About this exercise | Leave out all pictures. Return exactly the lines from the top of the material through the line containing "informationsquellen ber das".

(Beginning of Records for this task)

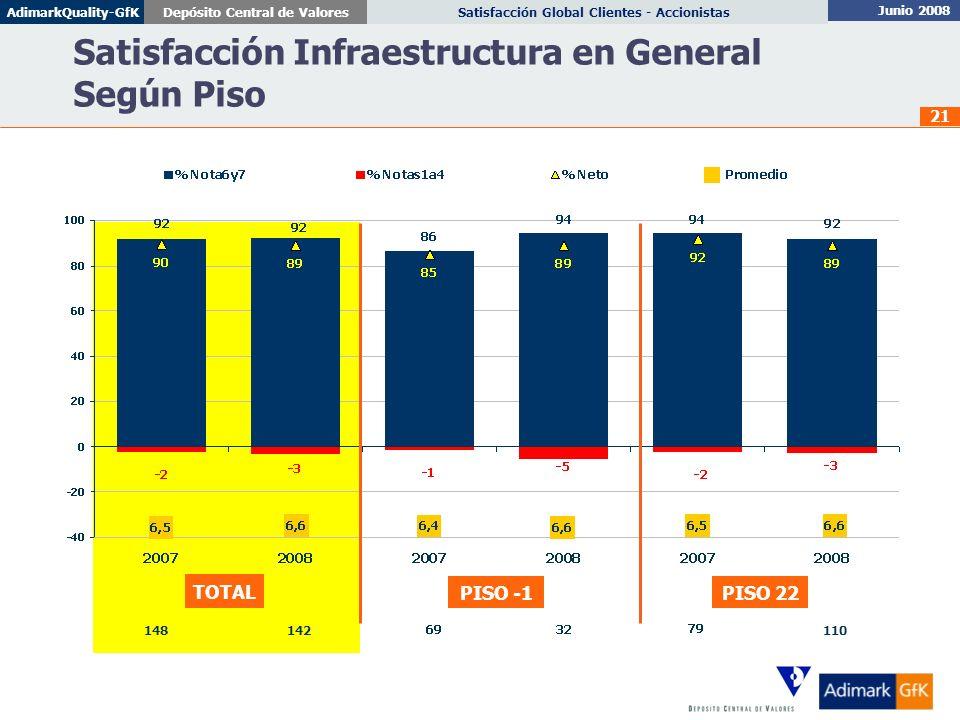 Satisfacción Infraestructura en General Según Piso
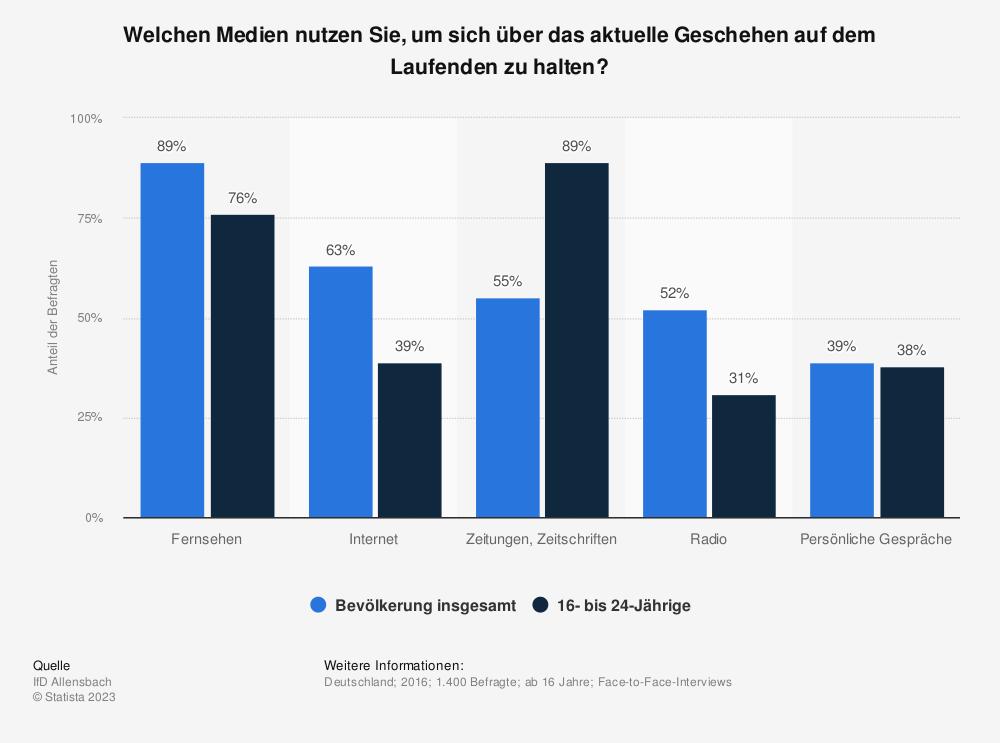 informationsquellen ber das aktuelle geschehen nutzung in deutschland 2016 umfrage. Black Bedroom Furniture Sets. Home Design Ideas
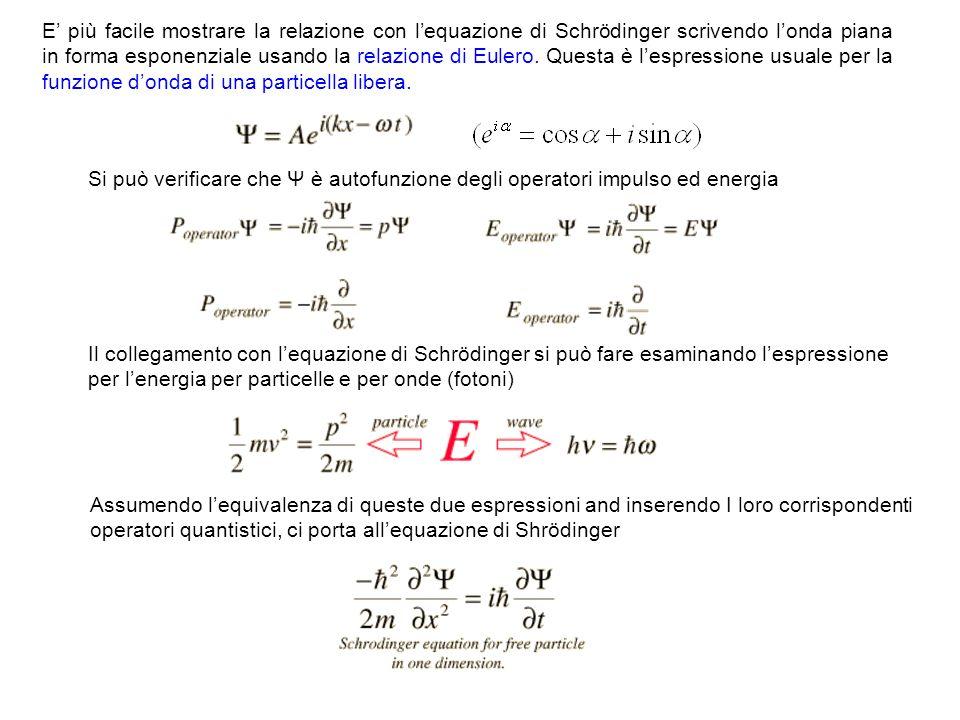 E più facile mostrare la relazione con lequazione di Schrödinger scrivendo londa piana in forma esponenziale usando la relazione di Eulero. Questa è l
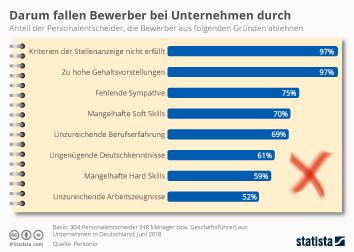 Infografik - Gründe für Ablehnung von Bewerbern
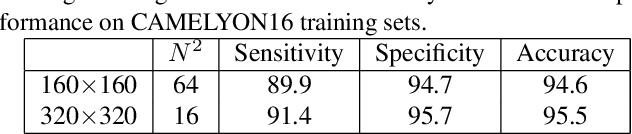 Figure 4 for CAMEL: A Weakly Supervised Learning Framework for Histopathology Image Segmentation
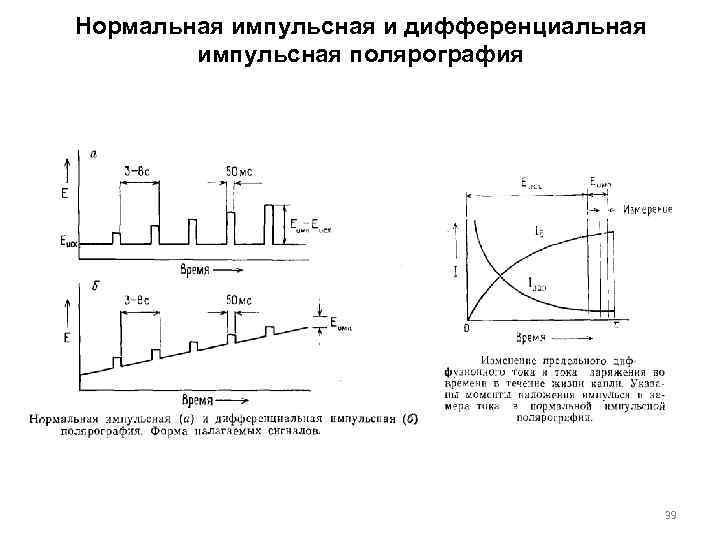 Нормальная импульсная и дифференциальная импульсная полярография 39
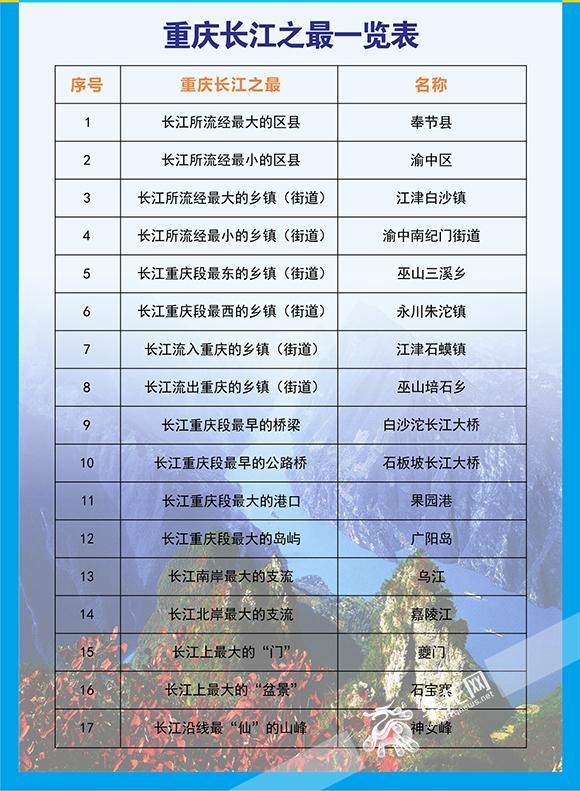 重庆长江之最一览表。重庆市地理信息中心供图 1.长江重庆段最大的岛屿·广阳岛 广阳岛,也叫广阳坝,面积6.44平方公里,是长江重庆段最大的江心岛,也是长江上除上海崇明岛之外的最大岛屿。它是一个沙洲岛,位于长江小三峡里铜锣峡的出口处,民国时岛上建有重庆第一个飞机场,抗日期间曾是我方重要的军事基地。现在的广阳坝依旧保留着朴素的田园风光,成为了主城人民赏花避暑的好去处。 2.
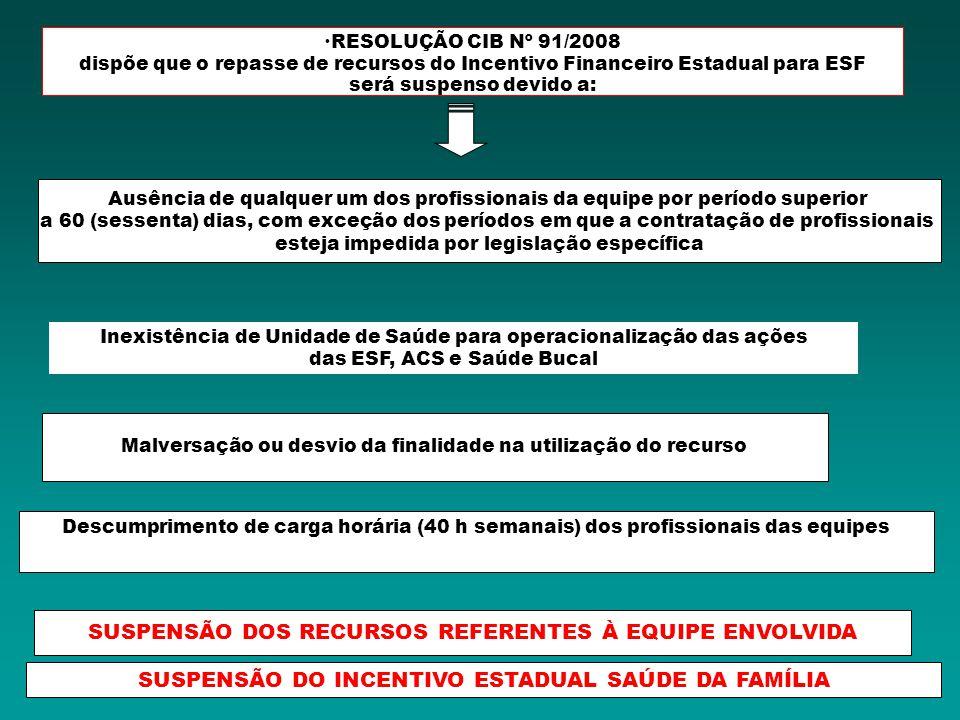 RESOLUÇÃO CIB Nº 91/2008 dispõe que o repasse de recursos do Incentivo Financeiro Estadual para ESF será suspenso devido a: Inconsistência/duplicidade de profissional no CNES SUSPENSÃO DOS RECURSOS REFERENTES À EQUIPE ENVOLVIDA SUSPENSÃO DO INCENTIVO ESTADUAL SAÚDE DA FAMÍLIA Unidade de Saúde com infraestrutura física inadequada Não envio, por 2 semestres consecutivos, do Relatório do Incentivo Estadual Descumprimento dos pactos de correção/adequação/desenvolvimento da Atenção Básica firmados entre município e SESAB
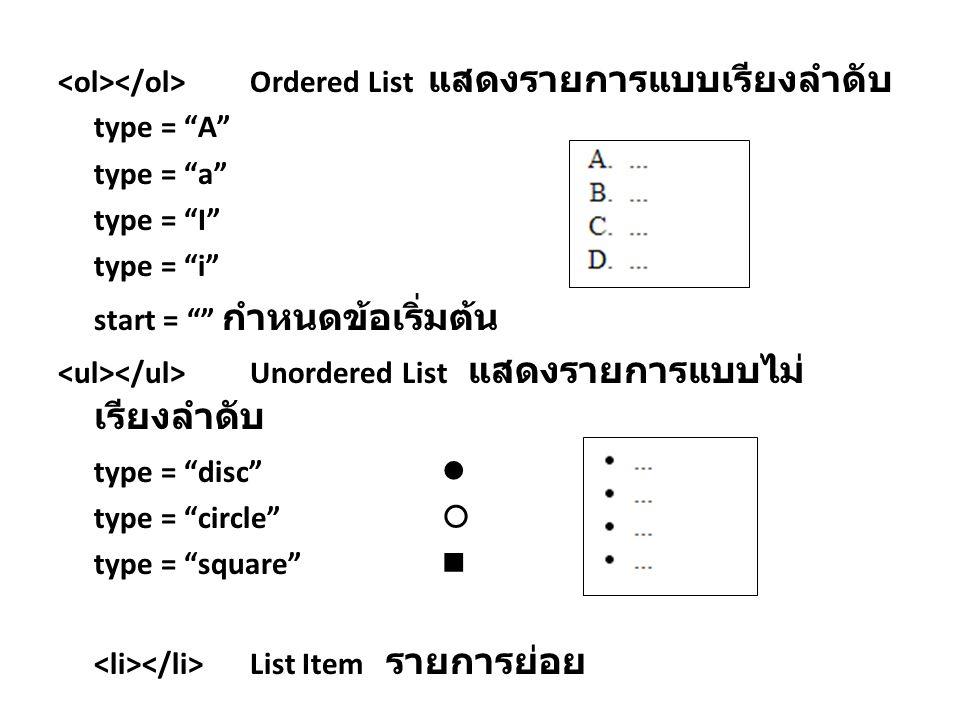 <ol></ol> Ordered List แสดงรายการแบบเรียงลำดับ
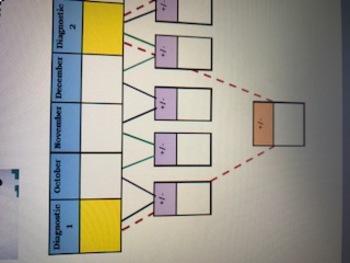 i-Ready Growth Monitoring Sheet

(End of Records for this task)

Task answer |
 Satisfacción Infraestructura en General Según Piso
 informationsquellen ber das aktuelle geschehen nutzung in deutschland 2016 umfrage. Black Bedroom Furniture Sets. Home Design Ideas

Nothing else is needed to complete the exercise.